*Given passage:*
▼▼▼
Also consider establishing a method by which you can easily “reach” the information in all of your pumps at once. Such a method is easier than programming each pump independently.

These pumps can also store a wealth of data. Not only do the records of issued alerts serve to enhance patient care, but the pumps also generate information regarding a hospital’s drug use. Even though this information should be shared with various disciplines, the lead pharmacist should be responsible for assimilating and reporting the data. With this in mind, during your product selection, consider the ease of data retrieval, the standard reports available, and the ease of building custom reports to answer certain questions.

Evaluating the Vendor’s Future
Because this technology is still new, many changes will continue to occur in the marketplace. Early adopters of smart pump technology need to select a vendor that will provide them with flexibility as the market matures. The areas of the technology that will continue to develop include the use of wireless smart pumps, bar code scanning in conjunction with the pumps, and automatic programming. As such, it is essential to select a vendor that can offer pumps with these capabilities and that will allow your institution to upgrade your pumps as necessary.
▲▲▲
Data records
▼▼▼
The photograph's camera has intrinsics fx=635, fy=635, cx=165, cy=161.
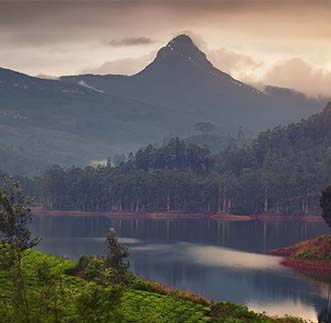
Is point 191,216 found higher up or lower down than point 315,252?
higher up

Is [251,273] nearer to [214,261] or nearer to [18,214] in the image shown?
[214,261]

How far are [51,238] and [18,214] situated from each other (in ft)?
282

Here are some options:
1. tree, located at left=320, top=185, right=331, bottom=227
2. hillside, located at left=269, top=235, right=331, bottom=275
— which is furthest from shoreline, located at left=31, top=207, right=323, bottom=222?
tree, located at left=320, top=185, right=331, bottom=227

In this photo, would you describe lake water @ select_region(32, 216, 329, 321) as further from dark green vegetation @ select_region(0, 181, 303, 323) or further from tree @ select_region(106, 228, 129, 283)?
tree @ select_region(106, 228, 129, 283)

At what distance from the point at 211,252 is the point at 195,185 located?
234 feet

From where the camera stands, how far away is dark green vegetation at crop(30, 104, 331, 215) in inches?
6471

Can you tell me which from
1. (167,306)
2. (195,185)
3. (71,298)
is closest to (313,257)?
(167,306)

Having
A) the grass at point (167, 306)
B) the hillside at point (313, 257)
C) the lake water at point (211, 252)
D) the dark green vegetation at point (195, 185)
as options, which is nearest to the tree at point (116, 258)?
the grass at point (167, 306)

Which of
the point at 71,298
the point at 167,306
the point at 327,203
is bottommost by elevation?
the point at 167,306

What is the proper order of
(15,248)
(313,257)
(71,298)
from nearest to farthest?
1. (71,298)
2. (15,248)
3. (313,257)

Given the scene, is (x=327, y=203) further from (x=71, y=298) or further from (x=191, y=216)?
(x=191, y=216)

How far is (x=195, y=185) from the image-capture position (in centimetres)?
17050

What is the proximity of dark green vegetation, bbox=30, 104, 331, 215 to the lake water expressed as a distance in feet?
45.1

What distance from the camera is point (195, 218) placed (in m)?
162
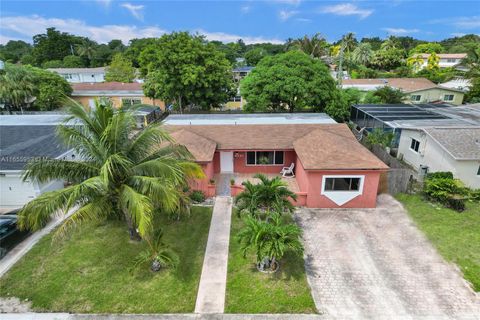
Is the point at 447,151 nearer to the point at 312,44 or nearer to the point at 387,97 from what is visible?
the point at 387,97

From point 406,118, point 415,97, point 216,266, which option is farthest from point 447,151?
point 415,97

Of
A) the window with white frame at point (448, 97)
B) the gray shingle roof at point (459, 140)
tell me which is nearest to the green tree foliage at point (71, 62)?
the gray shingle roof at point (459, 140)

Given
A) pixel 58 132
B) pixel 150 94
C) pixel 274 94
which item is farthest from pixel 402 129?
pixel 150 94

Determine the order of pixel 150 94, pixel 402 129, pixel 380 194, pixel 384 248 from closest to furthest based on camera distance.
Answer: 1. pixel 384 248
2. pixel 380 194
3. pixel 402 129
4. pixel 150 94

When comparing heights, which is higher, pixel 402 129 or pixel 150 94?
pixel 150 94

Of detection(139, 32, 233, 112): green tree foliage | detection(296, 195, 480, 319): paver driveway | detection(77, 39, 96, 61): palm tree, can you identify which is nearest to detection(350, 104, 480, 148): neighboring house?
detection(296, 195, 480, 319): paver driveway

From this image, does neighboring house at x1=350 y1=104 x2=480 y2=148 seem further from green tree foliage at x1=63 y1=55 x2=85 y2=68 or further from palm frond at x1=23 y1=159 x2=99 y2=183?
green tree foliage at x1=63 y1=55 x2=85 y2=68

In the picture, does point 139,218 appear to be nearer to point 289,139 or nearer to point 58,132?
▲▲▲
Answer these questions using the smart pump passage above.
1. Who should be responsible for assimilating and reporting the data stored in the pumps?
2. Which three areas of smart pump technology does the passage say will continue to develop?
3. According to the passage, a method for reaching the information in all pumps at once is easier than what?

1. The lead pharmacist.
2. The use of wireless smart pumps, bar code scanning in conjunction with the pumps, and automatic programming.
3. Programming each pump independently.